During her first summer term she and Paddy Perry, a young economist and rowing man from Magdalen, fell in love. Linda, who had competed at Junior Wimbledon, was also an outstanding tennis player and Paddy found to his chagrin that, despite his own athletic prowess, he had to play flat out if he wanted to beat her. The two soon became the focus of their social and intellectual circle, along with Margaret Callaghan and Peter Jay (who were friends rather than rivals). Few things in later life surpass the brief glory of having ranked among Oxford's "golden couples".

Linda and Paddy were married in September 1961, three months after coming down. Paddy had been offered a job with the IMF in Washington, so their honeymoon was spent crossing the Atlantic on the Flandres, at the IMF's expense. Linda made full use of her talents when, at the age of 23, she was appointed Education and Cultural Attache at the British Embassy, where she worked on the Fulbright Scholarship Programme under the then ambassador, Lord Harlech.

On their return to England four years later, she and Paddy settled in London. Their first child, Thalia, was born in 1968; then two sons: Alex, in 1970 and Luke in 1973. In 1965 Linda had joined the advertising agency J. Walter Thompson, where she worked on several highly successful accounts. After the birth of her third child she resumed her career there in September 1975.

But in 1978, after 17 years of marriage, Linda and Paddy divorced and she never remarried. She bought a spacious if somewhat eccentric top-floor flat overlooking the Thames at Putney, among whose former occupants had been the writer and critic J.R. Ackerley and his famous Alsatian dog, Tulip. Here Linda lived with her younger son (until he went up to Magdalen to read History) and her beloved cat, Nelson. She stayed at JWT, rising to become a board director - one of the first women appointed to this level - until the end of 1987, when she left to set up her own market research company, Linda Perry Associates.

Linda Perry was an enthusiastic traveller with a particular love for India. She had spent several weeks this March travelling independently through Kerala and planned another visit next year.

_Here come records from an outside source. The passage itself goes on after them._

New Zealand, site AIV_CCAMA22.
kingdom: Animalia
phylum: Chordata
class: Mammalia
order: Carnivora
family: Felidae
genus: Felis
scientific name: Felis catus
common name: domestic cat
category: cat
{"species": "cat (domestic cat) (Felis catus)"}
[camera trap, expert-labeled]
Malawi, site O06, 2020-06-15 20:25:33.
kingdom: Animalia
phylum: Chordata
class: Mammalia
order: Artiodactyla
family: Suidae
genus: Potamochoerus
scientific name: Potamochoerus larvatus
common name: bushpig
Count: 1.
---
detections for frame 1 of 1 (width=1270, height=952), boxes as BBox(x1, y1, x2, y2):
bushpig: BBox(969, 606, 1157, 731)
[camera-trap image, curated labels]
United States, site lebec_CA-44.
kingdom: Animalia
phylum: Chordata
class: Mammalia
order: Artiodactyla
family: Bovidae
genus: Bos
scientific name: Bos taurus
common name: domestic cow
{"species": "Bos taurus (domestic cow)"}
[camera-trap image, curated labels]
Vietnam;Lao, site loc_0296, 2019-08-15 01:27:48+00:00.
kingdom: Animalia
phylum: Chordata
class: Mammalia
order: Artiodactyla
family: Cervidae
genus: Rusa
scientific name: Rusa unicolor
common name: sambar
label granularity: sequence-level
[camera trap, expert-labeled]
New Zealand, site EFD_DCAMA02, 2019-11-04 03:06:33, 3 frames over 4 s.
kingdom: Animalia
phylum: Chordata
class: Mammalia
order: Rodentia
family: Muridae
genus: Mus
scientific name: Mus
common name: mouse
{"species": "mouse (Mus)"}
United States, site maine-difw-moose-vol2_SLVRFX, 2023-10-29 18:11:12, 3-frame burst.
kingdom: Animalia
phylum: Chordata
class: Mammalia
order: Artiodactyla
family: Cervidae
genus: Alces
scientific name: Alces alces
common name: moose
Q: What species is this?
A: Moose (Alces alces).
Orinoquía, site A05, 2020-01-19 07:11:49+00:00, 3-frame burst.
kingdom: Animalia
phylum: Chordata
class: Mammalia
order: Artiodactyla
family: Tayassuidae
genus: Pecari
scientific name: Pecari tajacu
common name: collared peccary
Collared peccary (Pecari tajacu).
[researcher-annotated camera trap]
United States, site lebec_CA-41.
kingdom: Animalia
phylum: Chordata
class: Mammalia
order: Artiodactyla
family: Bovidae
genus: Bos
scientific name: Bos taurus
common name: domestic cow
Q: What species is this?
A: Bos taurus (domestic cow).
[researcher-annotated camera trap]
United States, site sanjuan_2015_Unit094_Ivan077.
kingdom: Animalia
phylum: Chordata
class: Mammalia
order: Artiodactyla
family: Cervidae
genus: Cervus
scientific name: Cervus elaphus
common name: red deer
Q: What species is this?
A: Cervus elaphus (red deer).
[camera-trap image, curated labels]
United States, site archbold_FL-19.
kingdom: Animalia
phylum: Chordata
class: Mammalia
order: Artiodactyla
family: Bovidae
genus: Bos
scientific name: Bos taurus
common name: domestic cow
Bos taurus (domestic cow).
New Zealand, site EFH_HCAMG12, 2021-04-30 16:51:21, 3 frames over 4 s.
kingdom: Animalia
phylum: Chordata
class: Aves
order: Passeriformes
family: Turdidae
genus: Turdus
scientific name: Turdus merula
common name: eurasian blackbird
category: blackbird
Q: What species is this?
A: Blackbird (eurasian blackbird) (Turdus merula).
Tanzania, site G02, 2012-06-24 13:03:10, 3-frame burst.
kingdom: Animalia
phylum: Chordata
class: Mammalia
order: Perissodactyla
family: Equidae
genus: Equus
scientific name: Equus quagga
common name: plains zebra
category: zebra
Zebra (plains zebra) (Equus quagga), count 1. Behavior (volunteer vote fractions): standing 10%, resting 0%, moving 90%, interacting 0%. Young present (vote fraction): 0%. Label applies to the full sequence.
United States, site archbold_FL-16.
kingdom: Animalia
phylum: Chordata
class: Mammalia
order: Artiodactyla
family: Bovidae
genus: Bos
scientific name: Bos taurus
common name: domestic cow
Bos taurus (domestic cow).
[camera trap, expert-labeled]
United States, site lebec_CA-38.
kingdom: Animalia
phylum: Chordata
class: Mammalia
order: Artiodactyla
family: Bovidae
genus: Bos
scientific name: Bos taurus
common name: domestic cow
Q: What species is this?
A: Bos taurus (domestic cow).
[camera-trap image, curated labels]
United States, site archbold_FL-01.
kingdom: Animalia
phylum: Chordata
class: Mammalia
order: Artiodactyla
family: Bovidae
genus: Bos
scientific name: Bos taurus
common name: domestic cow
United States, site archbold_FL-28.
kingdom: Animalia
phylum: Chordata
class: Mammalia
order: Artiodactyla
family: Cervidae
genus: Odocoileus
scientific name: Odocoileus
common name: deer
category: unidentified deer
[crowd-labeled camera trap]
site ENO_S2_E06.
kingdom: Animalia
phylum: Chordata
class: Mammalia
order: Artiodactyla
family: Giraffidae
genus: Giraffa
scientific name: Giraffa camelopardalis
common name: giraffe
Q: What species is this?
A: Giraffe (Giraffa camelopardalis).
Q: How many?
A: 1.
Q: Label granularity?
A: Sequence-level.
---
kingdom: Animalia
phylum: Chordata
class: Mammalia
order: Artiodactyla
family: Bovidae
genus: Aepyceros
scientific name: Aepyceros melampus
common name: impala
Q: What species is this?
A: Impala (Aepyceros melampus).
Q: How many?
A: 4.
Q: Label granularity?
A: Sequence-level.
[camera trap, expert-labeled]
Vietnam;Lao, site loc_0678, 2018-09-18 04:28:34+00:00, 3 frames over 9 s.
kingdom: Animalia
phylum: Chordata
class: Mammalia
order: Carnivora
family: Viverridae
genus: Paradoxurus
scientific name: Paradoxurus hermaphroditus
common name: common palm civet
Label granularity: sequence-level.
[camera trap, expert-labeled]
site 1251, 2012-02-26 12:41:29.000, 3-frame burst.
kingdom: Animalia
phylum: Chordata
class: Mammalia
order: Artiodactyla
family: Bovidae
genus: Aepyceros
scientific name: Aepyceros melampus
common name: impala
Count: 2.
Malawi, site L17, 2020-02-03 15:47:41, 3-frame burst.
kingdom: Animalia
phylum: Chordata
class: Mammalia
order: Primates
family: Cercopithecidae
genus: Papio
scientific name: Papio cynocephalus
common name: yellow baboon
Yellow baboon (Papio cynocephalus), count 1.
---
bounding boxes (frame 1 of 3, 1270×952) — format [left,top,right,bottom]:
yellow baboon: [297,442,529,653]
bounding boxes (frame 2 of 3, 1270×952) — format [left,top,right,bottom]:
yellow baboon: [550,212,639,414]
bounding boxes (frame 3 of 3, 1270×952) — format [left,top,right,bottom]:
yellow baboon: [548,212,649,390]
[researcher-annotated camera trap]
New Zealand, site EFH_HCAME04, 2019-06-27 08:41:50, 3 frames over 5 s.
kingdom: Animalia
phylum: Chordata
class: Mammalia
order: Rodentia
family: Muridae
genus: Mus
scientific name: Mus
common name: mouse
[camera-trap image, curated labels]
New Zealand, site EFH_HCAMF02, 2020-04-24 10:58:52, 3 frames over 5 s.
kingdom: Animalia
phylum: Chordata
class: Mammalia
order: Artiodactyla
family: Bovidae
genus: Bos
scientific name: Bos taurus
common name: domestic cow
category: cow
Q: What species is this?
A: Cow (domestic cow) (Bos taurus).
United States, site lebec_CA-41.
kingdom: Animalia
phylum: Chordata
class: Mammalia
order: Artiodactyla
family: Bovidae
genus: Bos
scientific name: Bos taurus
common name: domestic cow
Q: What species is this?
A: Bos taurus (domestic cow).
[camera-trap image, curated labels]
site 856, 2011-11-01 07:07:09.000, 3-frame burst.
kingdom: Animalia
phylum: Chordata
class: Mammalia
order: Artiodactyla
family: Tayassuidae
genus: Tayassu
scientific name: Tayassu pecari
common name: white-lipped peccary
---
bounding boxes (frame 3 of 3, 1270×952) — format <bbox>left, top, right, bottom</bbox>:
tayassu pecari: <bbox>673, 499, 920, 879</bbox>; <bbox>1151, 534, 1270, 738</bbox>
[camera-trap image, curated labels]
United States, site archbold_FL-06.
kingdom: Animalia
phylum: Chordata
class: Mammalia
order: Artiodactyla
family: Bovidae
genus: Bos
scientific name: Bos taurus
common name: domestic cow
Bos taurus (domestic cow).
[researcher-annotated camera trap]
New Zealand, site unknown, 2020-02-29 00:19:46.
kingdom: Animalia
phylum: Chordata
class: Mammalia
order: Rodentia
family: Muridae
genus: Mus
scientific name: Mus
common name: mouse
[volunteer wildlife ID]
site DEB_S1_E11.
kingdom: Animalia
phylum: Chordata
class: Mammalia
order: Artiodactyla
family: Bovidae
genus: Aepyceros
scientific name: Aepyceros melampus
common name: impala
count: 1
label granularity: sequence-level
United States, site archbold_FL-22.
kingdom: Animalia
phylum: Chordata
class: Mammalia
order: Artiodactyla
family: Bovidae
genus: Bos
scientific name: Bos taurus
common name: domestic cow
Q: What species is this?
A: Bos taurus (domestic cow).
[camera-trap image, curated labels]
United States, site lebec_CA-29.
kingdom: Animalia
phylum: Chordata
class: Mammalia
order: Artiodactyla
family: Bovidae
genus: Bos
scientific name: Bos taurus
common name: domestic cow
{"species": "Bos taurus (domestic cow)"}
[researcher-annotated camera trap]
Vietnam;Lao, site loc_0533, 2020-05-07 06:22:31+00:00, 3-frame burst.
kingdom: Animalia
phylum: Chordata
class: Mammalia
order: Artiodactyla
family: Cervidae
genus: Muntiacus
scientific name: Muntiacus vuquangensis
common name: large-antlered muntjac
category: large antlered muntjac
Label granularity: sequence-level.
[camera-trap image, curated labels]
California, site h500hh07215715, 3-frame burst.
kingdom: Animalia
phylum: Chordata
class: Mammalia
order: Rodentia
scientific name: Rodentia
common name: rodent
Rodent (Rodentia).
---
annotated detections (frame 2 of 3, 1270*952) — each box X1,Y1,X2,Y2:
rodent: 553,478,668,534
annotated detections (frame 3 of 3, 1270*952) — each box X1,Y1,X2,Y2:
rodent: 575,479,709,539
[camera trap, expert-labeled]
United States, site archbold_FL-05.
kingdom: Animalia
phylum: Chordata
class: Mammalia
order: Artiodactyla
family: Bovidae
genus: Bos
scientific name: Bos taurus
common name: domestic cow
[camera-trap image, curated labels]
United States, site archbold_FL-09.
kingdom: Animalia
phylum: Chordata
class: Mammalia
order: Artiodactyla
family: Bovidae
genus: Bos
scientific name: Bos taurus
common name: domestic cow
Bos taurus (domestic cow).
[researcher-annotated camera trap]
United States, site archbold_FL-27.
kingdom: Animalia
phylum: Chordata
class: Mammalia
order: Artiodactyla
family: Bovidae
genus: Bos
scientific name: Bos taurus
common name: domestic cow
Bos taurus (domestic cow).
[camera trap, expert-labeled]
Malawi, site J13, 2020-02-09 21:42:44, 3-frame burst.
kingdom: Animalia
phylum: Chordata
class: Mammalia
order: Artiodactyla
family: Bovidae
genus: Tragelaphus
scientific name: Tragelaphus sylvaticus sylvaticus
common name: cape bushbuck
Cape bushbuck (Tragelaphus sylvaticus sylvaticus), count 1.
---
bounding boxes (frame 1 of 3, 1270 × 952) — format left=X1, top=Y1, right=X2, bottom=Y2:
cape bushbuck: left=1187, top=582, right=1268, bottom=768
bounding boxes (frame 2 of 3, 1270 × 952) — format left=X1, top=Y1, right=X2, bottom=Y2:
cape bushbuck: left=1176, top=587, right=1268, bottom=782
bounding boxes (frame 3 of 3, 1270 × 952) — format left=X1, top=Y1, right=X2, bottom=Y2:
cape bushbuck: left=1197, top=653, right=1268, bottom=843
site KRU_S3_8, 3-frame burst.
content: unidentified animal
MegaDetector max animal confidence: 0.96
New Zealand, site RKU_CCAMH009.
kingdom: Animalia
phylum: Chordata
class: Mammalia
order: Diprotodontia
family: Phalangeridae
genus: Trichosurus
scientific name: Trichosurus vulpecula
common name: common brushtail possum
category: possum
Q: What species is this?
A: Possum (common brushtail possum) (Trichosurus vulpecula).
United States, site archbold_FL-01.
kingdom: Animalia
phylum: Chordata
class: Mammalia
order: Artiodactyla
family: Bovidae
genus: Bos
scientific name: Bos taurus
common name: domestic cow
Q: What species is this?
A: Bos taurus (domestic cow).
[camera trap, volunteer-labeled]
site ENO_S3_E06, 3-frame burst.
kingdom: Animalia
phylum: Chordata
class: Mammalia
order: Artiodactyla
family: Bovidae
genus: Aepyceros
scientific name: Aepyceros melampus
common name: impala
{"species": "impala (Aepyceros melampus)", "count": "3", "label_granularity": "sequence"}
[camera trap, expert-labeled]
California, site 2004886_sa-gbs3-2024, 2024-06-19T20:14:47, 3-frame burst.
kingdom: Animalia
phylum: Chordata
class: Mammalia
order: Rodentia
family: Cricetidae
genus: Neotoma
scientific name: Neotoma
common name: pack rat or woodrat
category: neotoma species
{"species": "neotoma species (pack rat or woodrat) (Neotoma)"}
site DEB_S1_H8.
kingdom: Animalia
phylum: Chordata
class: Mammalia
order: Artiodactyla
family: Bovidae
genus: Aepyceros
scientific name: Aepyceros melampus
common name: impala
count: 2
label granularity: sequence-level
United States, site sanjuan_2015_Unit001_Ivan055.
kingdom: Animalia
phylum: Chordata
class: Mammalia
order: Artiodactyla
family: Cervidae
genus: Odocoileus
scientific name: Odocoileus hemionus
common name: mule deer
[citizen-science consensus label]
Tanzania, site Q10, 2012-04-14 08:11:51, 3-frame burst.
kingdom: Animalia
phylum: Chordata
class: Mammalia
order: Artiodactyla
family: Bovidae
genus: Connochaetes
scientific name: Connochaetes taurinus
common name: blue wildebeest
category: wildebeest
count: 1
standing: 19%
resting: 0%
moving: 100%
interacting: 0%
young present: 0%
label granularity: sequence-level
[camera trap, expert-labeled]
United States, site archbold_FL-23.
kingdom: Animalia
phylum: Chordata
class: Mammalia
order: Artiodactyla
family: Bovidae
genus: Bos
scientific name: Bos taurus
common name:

At the time of her death she was about to go to France to stay with a friend whom she'd known since they were pen-friends in their teens. It was typical of Linda's warmth and loyalty that she could sustain a friendship for nearly 45 years. Her main interest in life was always other people, above all her three children. Her loyalty to friends was constant, dependable and unchanging. Those who only knew her as a young girl will recall her beauty; but those who knew her for longer will chiefly remember her warmth and wit.

Her sudden death at the age of 59 came as a tremendous shock. After spending a cheerful evening with friends, she died in her sleep of a heart weakness that no one, including Linda, even knew she had. One former admirer of hers said, on hearing the news, "Now my youth really is over."

Linda Philippa Simmonds, advertising executive: born London 24 October 1939; married 1961 Paddy Perry (two sons, one daughter; marriage dissolved 1978); died London 15 May 1999.